Given text:
Of all the stupid ideas that gun-control advocates have ever come up with, gun "buybacks" have to be one of the stupidest. The only time a criminal or terrorist would surrender a weapon in one of these harebrained schemes is when they're ditching possible evidence.
So, of course, in response to the Bondi Beach jihadi terrorist attack, the Australian government is proposing to do just that. Watch:
🚨Australian PM Albanese: "Hundreds of thousands of firearms will be collected & destroyed." pic.twitter.com/3iig0NabMu
— End Wokeness (@EndWokeness) December 19, 2025
The buyback, for the moment, appears to be voluntary. For now, anyway; at least, the PM hasn't come right out and stated otherwise. But, we must remember, there is no Second Amendment in Australia.
Australian Prime Minister Anthony Albanese has announced a national buy-back scheme for firearms to “get more guns off our streets” following the Bondi Beach massacre.
Speaking at a press conference in Canberra on Friday, Albanese said the scheme would buy surplus, newly banned, and illegal firearms. The government would introduce legislation to help with the funding of the scheme and meet the cost with states and territories, he said.
“We expect hundreds of thousands of firearms will be collected and destroyed through this scheme,” the prime minister added.
Honestly, after this attack, it would be surprising if dozens of firearms were collected and destroyed through this scheme.

What is asked:
(A) Decide whether each statement agrees with the article about the Australian gun buyback, answering yes or no and quoting the words that settle it: (i) Albanese announced the scheme at a press conference in Canberra on Friday. (ii) The scheme would buy only illegal firearms. (iii) The buyback appears to be mandatory.
(B) According to the article about the Australian gun buyback, with whom would the government meet the cost of the scheme?
(C) Extract the passage of the article about the Australian gun buyback from "So, of course, in" to "Amendment in Australia.".
Rely only on the article about the Australian gun buyback and nothing beyond it.

(Records of reasoning about scenes)
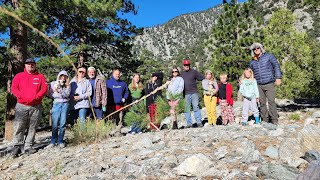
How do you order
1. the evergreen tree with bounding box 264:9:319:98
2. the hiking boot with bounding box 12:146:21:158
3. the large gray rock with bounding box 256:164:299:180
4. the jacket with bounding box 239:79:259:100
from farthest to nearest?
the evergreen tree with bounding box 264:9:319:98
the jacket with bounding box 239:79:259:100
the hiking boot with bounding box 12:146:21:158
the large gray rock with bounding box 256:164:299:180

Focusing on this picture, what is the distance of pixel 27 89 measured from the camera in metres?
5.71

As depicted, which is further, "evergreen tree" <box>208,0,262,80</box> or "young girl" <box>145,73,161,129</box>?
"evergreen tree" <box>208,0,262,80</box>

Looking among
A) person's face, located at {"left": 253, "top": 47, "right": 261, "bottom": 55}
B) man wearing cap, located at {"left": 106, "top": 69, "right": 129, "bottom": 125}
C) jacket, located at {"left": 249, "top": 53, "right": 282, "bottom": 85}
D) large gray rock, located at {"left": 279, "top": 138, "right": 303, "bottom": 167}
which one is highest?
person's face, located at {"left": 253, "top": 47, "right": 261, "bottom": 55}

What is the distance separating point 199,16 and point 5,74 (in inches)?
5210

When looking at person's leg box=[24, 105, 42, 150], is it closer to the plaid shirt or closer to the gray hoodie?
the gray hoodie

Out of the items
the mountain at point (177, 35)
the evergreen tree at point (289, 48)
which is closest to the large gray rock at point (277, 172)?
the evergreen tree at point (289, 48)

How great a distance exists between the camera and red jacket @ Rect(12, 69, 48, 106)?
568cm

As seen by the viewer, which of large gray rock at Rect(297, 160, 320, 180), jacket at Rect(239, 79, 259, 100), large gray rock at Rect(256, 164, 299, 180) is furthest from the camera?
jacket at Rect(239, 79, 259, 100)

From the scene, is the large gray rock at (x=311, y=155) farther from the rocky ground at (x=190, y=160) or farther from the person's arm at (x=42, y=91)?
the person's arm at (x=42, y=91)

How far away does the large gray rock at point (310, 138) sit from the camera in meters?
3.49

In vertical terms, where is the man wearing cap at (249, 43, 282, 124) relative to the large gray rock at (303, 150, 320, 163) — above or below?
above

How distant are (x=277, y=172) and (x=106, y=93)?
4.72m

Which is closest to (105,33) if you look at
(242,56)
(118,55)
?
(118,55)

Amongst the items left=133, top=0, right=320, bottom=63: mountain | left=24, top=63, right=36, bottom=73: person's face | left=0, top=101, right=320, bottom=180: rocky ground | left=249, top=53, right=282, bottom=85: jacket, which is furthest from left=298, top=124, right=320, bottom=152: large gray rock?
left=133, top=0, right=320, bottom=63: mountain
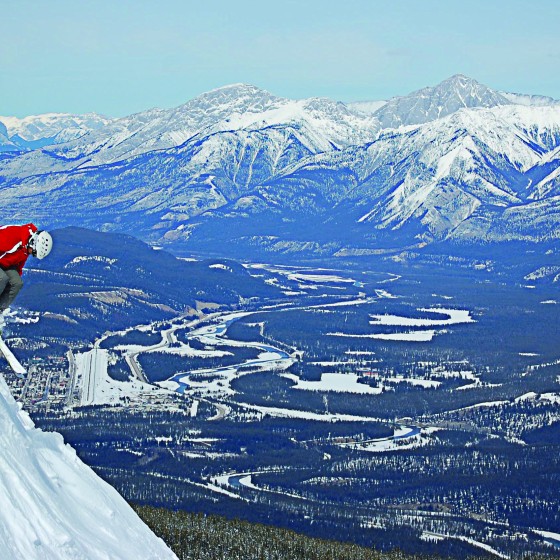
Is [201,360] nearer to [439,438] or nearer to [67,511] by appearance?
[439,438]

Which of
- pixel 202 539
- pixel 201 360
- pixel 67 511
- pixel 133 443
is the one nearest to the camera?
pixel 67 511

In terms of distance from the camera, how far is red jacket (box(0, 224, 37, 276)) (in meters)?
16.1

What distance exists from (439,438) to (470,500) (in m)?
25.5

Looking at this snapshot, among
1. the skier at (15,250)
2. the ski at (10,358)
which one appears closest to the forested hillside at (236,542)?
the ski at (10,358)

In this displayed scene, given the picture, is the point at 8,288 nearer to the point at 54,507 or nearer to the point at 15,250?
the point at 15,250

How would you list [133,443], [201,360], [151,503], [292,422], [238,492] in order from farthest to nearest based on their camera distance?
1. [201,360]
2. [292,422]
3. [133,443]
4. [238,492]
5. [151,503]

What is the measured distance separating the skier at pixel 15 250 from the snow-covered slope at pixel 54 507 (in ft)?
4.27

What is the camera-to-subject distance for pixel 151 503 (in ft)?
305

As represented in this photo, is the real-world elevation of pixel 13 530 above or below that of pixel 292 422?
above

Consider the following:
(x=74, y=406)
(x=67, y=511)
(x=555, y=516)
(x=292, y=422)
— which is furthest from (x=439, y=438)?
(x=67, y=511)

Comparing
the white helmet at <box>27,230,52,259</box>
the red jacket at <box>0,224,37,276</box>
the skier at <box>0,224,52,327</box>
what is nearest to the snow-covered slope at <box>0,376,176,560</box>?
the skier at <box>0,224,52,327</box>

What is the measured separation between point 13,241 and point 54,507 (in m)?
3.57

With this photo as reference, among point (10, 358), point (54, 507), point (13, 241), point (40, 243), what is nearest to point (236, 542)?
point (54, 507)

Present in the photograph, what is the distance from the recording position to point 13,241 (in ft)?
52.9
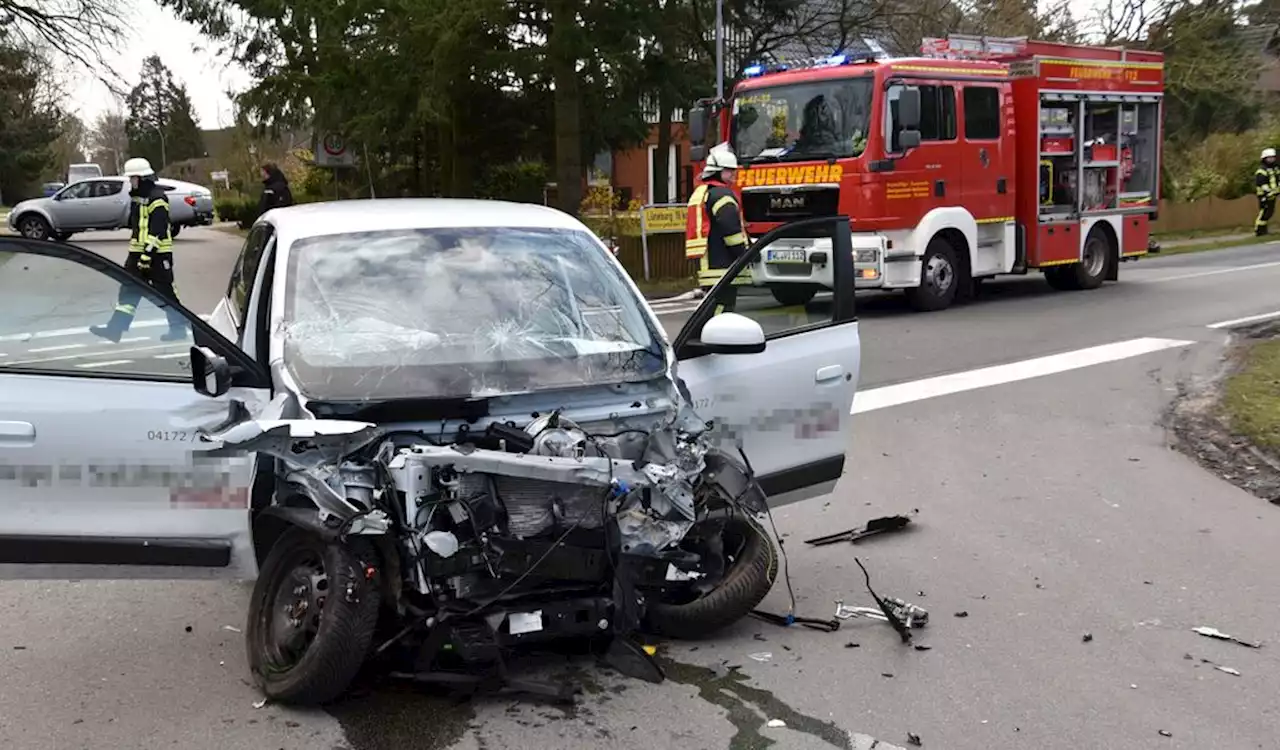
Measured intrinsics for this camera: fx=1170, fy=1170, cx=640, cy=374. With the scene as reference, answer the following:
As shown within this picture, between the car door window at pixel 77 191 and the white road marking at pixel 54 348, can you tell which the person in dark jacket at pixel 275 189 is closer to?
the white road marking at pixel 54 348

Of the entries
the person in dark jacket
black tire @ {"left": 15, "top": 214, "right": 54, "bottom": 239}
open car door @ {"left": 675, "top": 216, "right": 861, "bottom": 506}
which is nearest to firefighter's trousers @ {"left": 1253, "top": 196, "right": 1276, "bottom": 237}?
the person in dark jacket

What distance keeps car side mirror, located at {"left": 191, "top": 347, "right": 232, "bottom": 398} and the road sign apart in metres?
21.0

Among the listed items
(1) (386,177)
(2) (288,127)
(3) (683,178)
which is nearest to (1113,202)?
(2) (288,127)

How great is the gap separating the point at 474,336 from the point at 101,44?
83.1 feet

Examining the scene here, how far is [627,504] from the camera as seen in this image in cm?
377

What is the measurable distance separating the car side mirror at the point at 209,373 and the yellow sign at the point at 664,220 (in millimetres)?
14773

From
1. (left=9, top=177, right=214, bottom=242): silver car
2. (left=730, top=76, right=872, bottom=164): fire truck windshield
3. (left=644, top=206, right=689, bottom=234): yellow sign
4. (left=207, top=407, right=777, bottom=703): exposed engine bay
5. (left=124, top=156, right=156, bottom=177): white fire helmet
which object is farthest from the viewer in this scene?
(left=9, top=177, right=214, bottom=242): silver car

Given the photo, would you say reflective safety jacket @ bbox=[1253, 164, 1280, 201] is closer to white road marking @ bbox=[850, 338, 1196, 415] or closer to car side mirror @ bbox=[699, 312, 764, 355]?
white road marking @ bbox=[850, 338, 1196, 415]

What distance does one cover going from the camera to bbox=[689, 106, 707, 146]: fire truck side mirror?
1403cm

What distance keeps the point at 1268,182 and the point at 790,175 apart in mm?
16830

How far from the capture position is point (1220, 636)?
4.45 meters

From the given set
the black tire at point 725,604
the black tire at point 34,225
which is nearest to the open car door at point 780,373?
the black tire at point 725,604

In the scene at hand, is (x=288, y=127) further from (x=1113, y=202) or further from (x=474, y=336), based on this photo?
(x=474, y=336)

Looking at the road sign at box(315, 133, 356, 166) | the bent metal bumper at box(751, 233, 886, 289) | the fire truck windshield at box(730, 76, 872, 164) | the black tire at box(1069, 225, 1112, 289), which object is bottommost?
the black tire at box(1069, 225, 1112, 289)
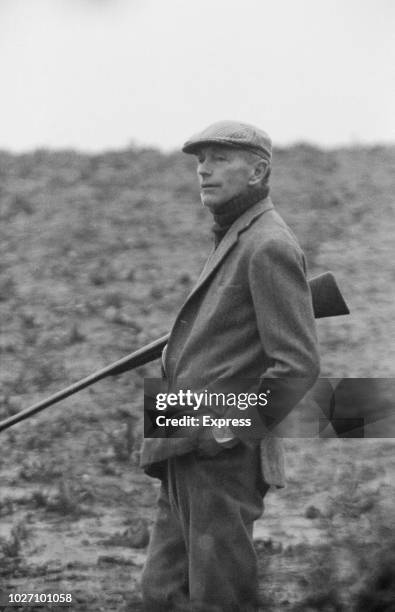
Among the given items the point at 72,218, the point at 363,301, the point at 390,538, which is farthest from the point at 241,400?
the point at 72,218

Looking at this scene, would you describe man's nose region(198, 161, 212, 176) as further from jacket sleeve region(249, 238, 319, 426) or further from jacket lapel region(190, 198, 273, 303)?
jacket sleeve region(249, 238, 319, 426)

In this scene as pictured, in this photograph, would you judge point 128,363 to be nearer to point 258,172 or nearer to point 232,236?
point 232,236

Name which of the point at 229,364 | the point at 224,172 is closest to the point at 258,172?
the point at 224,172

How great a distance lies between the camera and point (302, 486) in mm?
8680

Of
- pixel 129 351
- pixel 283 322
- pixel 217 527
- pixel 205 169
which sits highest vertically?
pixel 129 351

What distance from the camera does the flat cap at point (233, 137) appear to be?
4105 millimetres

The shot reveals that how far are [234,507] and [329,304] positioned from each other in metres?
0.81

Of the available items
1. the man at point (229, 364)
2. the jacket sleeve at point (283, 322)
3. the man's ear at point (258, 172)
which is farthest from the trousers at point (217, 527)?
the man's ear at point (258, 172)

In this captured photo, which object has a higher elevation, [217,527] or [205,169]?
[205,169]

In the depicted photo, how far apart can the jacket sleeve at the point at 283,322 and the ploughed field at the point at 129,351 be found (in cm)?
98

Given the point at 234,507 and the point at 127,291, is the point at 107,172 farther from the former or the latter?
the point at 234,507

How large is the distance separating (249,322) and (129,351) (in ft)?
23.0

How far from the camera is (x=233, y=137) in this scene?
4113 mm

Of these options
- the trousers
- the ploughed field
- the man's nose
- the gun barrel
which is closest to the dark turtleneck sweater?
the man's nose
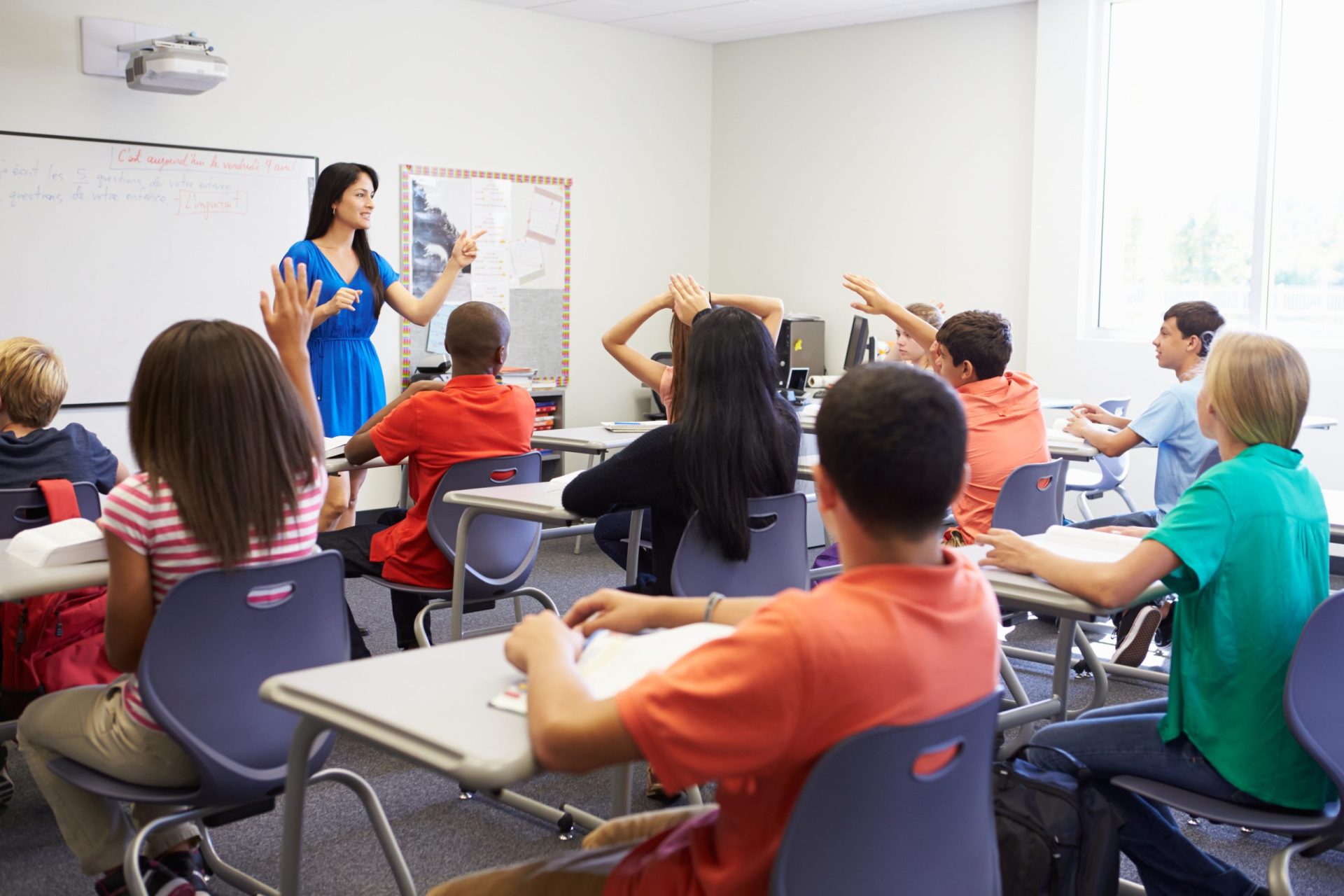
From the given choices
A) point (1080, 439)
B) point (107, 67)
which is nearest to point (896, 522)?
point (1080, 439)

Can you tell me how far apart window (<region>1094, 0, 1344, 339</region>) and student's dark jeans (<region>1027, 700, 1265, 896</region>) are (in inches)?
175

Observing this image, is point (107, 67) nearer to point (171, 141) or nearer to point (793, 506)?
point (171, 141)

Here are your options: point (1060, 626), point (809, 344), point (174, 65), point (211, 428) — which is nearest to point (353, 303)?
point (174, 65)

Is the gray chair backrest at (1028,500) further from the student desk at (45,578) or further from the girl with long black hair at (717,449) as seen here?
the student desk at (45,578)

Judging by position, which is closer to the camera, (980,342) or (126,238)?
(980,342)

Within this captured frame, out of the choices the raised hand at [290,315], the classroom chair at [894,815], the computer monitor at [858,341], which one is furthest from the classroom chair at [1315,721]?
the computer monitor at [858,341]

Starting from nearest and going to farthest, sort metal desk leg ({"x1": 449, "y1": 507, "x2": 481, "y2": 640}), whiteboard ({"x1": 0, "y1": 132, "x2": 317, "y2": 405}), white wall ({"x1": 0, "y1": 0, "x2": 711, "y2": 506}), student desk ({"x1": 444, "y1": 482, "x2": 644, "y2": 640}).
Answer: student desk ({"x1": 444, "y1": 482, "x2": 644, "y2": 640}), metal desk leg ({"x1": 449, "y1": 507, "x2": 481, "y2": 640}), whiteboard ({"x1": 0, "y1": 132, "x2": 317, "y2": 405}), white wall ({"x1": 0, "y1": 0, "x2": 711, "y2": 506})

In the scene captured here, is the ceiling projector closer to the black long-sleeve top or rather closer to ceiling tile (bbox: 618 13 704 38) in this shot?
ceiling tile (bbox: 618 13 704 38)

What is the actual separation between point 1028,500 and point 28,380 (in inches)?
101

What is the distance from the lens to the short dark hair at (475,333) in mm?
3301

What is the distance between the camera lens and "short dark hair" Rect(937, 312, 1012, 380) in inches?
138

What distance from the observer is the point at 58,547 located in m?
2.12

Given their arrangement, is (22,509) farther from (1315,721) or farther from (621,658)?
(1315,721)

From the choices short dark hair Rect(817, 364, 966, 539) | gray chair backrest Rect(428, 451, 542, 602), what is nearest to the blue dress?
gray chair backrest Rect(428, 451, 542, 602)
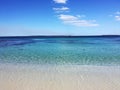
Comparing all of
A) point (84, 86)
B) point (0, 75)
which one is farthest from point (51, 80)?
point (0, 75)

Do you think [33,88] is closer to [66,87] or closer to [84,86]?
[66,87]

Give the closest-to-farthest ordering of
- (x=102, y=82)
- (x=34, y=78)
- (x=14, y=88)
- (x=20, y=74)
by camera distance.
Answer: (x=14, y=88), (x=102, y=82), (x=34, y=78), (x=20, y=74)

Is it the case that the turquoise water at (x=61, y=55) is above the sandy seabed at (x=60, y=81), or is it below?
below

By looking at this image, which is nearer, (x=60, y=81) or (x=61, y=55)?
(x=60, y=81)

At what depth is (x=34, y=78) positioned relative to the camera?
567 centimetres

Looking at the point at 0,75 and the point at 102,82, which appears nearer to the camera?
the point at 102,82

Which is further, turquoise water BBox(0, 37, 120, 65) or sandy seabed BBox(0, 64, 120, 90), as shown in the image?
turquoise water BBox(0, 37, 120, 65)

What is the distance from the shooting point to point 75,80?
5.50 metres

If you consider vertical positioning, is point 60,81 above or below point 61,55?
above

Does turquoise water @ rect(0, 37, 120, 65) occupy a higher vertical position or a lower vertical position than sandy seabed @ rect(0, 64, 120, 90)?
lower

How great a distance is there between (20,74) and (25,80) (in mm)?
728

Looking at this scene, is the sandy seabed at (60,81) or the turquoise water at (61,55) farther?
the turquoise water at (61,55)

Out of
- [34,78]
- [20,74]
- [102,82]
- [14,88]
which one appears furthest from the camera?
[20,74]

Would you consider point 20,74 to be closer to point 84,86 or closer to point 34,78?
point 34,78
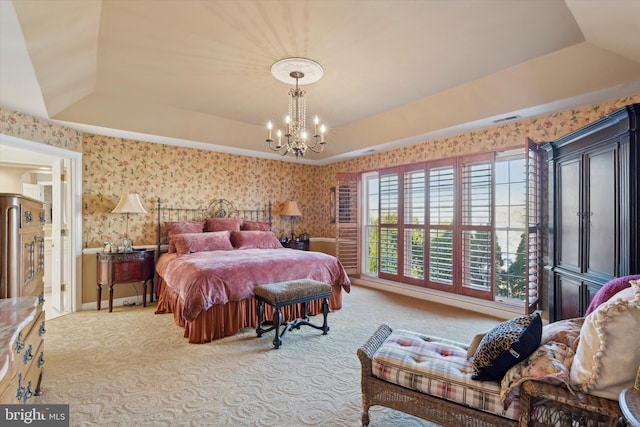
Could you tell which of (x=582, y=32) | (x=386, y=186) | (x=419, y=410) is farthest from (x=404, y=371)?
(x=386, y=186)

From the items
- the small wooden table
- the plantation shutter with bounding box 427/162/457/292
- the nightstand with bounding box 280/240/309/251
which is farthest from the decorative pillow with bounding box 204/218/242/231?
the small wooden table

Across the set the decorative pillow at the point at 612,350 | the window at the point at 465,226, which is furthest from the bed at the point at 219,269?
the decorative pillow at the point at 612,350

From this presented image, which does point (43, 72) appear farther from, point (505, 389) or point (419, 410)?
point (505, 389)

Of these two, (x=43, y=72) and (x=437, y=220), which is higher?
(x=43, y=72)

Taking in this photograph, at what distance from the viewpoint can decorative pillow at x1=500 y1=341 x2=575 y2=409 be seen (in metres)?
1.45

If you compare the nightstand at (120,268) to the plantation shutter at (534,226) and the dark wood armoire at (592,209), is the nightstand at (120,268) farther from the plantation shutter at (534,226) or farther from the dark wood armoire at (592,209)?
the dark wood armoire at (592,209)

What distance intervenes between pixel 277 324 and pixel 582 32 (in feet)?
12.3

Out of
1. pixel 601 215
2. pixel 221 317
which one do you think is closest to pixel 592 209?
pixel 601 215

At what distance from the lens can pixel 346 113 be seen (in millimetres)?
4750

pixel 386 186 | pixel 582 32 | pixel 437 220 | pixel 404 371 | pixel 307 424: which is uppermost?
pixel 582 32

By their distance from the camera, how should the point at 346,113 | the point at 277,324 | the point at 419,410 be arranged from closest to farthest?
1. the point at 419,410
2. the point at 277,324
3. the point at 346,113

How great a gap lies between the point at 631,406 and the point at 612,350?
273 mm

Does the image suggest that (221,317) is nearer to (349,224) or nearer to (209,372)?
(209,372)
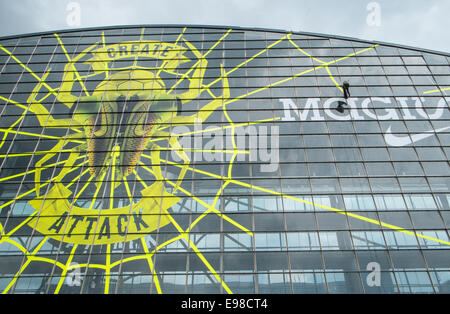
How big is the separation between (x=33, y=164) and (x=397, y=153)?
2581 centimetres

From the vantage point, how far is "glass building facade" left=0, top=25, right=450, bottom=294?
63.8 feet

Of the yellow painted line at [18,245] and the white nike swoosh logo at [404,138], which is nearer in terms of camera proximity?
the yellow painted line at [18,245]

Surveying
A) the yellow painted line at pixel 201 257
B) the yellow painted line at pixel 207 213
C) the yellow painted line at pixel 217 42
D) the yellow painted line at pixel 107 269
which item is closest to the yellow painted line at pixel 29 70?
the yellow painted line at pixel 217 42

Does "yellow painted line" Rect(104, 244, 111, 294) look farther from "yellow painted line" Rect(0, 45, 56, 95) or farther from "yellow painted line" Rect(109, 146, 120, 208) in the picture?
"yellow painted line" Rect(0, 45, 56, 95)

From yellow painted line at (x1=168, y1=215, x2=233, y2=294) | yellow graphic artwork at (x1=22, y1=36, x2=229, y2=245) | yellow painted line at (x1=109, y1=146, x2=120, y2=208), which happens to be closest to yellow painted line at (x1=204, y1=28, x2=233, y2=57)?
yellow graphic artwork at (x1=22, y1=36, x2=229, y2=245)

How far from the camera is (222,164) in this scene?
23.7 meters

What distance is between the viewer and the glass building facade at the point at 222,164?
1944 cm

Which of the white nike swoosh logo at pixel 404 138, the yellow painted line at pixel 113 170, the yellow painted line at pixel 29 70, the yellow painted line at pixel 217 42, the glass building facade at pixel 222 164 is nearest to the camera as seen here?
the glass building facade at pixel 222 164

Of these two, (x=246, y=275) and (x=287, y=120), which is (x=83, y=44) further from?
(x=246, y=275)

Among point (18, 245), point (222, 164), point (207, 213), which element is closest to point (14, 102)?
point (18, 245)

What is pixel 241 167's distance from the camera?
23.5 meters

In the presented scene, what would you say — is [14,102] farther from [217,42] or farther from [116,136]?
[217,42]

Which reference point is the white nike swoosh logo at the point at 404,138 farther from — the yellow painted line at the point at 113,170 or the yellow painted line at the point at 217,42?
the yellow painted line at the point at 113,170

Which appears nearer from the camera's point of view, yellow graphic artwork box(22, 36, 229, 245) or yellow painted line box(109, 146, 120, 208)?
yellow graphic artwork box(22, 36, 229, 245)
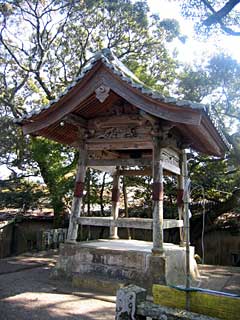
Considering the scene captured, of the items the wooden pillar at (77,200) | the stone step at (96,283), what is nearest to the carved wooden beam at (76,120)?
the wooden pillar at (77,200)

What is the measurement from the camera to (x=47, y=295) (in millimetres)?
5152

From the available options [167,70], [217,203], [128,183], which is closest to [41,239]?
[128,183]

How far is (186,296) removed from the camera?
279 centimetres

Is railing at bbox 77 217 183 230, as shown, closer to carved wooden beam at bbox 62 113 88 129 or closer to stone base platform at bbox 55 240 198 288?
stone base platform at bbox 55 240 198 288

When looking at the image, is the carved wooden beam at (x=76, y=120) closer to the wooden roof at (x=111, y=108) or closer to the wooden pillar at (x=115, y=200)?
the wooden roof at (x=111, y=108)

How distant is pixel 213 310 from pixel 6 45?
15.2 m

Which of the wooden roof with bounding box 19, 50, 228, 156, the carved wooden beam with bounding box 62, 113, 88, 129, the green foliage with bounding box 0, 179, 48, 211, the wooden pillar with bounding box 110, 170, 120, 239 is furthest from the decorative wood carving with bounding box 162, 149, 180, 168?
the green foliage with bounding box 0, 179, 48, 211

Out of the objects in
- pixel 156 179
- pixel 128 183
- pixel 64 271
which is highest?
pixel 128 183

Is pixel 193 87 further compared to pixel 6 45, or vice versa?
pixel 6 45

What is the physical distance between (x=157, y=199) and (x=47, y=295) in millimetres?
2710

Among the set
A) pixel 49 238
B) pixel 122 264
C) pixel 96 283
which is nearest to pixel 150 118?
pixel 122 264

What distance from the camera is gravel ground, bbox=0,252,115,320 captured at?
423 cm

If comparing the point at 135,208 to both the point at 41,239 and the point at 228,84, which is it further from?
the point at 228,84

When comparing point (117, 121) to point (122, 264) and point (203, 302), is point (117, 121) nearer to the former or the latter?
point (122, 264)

Expected outputs:
(A)
(i) Yes: "Speaking at a press conference in Canberra on Friday, Albanese said the scheme would buy surplus, newly banned, and illegal firearms."
(ii) No: "the scheme would buy surplus, newly banned, and illegal firearms."
(iii) No: "The buyback, for the moment, appears to be voluntary."

(B) The government would meet the cost with the states and territories.

(C)
So, of course, in response to the Bondi Beach jihadi terrorist attack, the Australian government is proposing to do just that. Watch:
🚨Australian PM Albanese: "Hundreds of thousands of firearms will be collected & destroyed." pic.twitter.com/3iig0NabMu
— End Wokeness (@EndWokeness) December 19, 2025
The buyback, for the moment, appears to be voluntary. For now, anyway; at least, the PM hasn't come right out and stated otherwise. But, we must remember, there is no Second Amendment in Australia.